## Extrait de page:
_ _ _ _ _

Art contemporain

Jessica Morgan : « Le langage abstrait de l’art minimal nous apprend à exercer une vision critique »

Par Anne-Cécile Sanchez · L'ŒIL

Le 29 août 2025 - 1301 mots

Directrice de la Dia Art Foundation, qui a pour mission d’accompagner les artistes dans des projets ambitieux, Jessica Morgan assure le commissariat de l’exposition « Minimal », de la Pinault Collection à la Bourse de commerce, du 8 octobre au 18 janvier 2026. Elle replace ici l’art minimal dans l’histoire de l’art mondiale.

Vous dirigez depuis 2015 la Dia Art Foundation, institution américaine étroitement liée à l’histoire de l’art minimal. Comment avez-vous abordé cette exposition ?

_ _ _ _ _

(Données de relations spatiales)
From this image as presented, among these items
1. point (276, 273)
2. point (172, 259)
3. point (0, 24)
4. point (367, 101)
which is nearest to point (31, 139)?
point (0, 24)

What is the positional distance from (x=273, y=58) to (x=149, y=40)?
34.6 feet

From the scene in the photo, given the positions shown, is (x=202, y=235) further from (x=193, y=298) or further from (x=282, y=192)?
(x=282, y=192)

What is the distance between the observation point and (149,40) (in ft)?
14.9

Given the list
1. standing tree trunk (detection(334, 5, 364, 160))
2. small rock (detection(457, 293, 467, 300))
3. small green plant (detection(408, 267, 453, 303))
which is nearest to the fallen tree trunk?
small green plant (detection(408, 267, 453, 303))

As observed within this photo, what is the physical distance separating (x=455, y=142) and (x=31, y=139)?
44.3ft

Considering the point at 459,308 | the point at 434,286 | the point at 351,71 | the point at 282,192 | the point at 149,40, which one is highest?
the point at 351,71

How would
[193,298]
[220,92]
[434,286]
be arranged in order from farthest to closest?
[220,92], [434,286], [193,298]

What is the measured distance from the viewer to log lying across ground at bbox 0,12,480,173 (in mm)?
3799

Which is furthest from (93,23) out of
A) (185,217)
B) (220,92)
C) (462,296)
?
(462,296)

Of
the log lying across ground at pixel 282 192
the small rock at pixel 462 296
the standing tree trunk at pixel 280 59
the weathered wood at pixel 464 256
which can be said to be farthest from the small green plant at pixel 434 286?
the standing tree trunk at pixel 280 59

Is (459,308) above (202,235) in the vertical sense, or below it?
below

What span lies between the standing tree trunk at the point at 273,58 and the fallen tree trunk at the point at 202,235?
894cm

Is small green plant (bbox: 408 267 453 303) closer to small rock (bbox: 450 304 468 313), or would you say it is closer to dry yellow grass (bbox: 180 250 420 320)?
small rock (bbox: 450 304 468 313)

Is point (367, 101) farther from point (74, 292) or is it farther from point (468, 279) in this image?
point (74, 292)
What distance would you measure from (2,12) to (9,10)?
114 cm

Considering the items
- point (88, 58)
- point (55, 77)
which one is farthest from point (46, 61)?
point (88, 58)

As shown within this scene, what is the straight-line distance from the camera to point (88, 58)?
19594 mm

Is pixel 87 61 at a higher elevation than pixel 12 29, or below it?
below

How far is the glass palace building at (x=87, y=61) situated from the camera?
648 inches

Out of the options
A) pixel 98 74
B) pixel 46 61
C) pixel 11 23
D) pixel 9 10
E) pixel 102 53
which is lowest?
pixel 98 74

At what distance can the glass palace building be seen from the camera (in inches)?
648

_ _ _ _ _

## Consigne A:
Répondez aux questions suivantes d'après l'extrait de page sur l'exposition « Minimal » :
(i) Depuis quelle année Jessica Morgan dirige-t-elle la Dia Art Foundation ?
(ii) Jusqu'à quelle date l'exposition « Minimal » est-elle présentée à la Bourse de commerce ?
(iii) Qui signe l'article ?
## Consigne B:
Extrayez des lignes toutes celles qui contiennent le mot "ground", en respectant la casse.

## Réponse complète A:
(i) 2015
(ii) Le 18 janvier 2026
(iii) Anne-Cécile Sanchez

## Réponse complète B:
What is the measured distance from the viewer to log lying across ground at bbox 0,12,480,173 (in mm)?
the log lying across ground at pixel 282 192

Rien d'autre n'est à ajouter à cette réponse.